Updated: Mar 20, 2022

Navy LCDR Bryon Eberle "Cookie" Cooke was born in Marshall, Texas on April 21, 1915, the son of Eberle "Ebb" C. Cooke (1876-1932) and Mary Elizabeth "Bessie" Strange (1884-1956). For the most part, his father supported his family as a farmer in Harrison County, Texas. Cookie would enlist in the Navy sometime around 1933 before entering the US Naval Academy at Annapolis in 1935 (Class of 1939). Volunteering for the flight program, he reported to NAS Pensacola. Here, he met and married Miss Olivia Muriel Bobe in c1943, a Pensacola High School girl of the Class of 1939.


During WWII, he was sent to the Pacific around October 1943 and stationed aboard the USS Yorktown as the commanding officer of Torpedo Squadron (VT-9). There he would receive three "Distinguished Flying Crosses" for heroism and dedication to duty. In a seven month period, he flew combat missions over Wake, Rabaul, Tarawa, Saipan, Tinian, Guam, and the Marshalls. One DFC was for combat over Truk Island on the 16th & 17th of February 1944.


As the war was coming to its bloody end, the high command was preparing for the invasion of the Japanese homeland. This meant they needed Okinawa for its airbases and as a staging area. The Navy was ordered to begin bombing missions to prepare for the invasion of April 1, 1945. To that end, a mission was ordered on March 26th with the fighters and bombers from the USS Yorktown participating. In flight, Byron's right wing collided with a Hellcat fighter flown by Lt. Frederick Michael Fox (1918-2007). The collision caused Byron to crash, killing him, his radioman Norman Bruce Brown, and his gunner Robert T. Mathews. Fox's Hellcat crash landed, but he survived. The bodies of the three TBM crewmen were eventually recovered, with Cooke and Brown being removed to Arlington Cemetery in June of 1950, and buried in a common grave. Matthews was buried in the National Memorial Cemetery of the Pacific in Honolulu.
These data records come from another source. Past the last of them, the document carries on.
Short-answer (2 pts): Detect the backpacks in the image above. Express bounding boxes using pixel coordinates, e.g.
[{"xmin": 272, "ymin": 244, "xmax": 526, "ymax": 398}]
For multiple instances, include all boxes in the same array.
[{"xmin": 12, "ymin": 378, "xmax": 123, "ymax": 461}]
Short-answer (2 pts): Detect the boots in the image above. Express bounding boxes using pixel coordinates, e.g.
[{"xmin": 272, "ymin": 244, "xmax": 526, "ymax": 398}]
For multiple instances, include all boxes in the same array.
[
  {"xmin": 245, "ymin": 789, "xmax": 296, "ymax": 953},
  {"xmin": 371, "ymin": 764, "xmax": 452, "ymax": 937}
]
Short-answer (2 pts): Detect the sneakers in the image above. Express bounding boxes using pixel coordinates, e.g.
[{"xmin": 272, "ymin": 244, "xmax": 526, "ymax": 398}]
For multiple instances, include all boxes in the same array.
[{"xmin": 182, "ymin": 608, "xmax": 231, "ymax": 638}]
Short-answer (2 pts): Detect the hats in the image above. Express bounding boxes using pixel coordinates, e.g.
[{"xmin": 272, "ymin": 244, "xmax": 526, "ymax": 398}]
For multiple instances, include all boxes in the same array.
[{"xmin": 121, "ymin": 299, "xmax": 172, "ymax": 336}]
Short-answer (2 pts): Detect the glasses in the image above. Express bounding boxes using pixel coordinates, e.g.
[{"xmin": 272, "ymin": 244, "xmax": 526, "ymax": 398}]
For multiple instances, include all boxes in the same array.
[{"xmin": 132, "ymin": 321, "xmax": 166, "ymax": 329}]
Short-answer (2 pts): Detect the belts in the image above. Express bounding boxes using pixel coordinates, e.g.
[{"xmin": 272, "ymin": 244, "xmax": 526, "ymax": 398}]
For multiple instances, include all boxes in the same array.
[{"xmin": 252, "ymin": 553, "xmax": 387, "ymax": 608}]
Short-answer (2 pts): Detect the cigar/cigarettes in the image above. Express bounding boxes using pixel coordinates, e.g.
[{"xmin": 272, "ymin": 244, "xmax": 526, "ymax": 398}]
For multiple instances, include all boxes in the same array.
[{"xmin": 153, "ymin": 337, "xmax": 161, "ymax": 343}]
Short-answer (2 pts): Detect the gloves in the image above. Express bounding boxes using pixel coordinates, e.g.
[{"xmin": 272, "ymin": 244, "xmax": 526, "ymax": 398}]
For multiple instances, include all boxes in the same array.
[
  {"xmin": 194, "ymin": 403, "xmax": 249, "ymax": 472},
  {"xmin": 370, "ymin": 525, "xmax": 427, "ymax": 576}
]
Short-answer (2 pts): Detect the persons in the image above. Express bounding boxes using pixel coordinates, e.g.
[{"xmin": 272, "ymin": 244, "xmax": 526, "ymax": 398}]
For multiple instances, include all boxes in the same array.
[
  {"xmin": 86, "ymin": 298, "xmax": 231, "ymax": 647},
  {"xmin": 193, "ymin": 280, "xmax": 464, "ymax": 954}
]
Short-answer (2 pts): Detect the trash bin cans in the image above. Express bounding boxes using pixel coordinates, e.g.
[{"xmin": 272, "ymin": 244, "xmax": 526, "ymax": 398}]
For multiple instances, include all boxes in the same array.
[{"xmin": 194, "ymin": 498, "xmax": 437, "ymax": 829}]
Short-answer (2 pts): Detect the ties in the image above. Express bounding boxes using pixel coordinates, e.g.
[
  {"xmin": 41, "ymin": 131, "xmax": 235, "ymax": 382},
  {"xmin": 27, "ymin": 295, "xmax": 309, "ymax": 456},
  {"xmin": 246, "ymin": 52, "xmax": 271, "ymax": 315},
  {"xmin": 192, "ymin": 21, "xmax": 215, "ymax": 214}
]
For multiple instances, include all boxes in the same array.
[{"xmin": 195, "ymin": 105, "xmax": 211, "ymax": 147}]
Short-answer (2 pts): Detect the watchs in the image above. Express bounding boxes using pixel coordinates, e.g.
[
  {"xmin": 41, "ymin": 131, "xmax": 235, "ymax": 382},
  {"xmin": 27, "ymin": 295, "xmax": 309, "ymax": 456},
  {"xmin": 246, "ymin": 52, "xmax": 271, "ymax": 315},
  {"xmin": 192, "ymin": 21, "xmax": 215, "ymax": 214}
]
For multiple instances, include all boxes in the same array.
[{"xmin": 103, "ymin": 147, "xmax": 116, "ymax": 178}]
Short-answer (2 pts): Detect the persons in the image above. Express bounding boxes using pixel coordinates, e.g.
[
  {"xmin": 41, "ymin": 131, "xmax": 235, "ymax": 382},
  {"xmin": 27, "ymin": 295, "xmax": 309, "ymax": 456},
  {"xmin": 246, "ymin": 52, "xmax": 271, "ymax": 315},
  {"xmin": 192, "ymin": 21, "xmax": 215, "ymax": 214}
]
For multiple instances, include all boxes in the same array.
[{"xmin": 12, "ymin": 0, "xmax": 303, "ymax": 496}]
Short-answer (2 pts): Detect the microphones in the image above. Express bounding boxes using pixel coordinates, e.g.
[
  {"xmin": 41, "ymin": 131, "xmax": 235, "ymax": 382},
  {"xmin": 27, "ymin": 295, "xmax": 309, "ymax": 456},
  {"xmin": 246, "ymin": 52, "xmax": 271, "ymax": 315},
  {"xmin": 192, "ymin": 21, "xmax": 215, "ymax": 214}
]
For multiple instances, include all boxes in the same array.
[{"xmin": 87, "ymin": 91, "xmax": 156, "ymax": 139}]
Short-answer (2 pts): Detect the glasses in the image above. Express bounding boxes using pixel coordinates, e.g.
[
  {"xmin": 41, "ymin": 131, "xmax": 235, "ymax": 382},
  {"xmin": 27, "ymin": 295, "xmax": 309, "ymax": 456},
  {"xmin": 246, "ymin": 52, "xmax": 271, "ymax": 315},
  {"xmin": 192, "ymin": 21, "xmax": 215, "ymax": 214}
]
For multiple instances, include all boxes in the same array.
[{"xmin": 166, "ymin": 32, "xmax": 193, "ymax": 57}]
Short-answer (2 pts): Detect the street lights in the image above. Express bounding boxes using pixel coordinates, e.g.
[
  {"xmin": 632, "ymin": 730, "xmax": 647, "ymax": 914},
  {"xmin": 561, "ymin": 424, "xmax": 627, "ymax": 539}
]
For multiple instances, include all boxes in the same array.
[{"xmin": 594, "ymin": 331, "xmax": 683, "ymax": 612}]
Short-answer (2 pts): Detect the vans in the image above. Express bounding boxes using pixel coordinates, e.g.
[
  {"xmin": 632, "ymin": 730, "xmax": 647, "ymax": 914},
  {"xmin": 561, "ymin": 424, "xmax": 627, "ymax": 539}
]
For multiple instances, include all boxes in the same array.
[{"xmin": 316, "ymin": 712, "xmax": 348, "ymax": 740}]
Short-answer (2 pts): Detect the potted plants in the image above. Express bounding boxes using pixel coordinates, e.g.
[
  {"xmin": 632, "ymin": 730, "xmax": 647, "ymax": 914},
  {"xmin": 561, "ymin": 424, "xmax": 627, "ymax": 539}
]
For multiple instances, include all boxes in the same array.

Olivia was notified by the war department and the family surrounded her to console her for the loss of her husband. Sadly, her sister Annie Mae (PHS Class of 1937) had lost her husband, Thomas Joshua Coker only seven weeks before. He had been killed in a glider crash with the Army's 327th Infantry Regiment in the Ruhr Valley, Germany.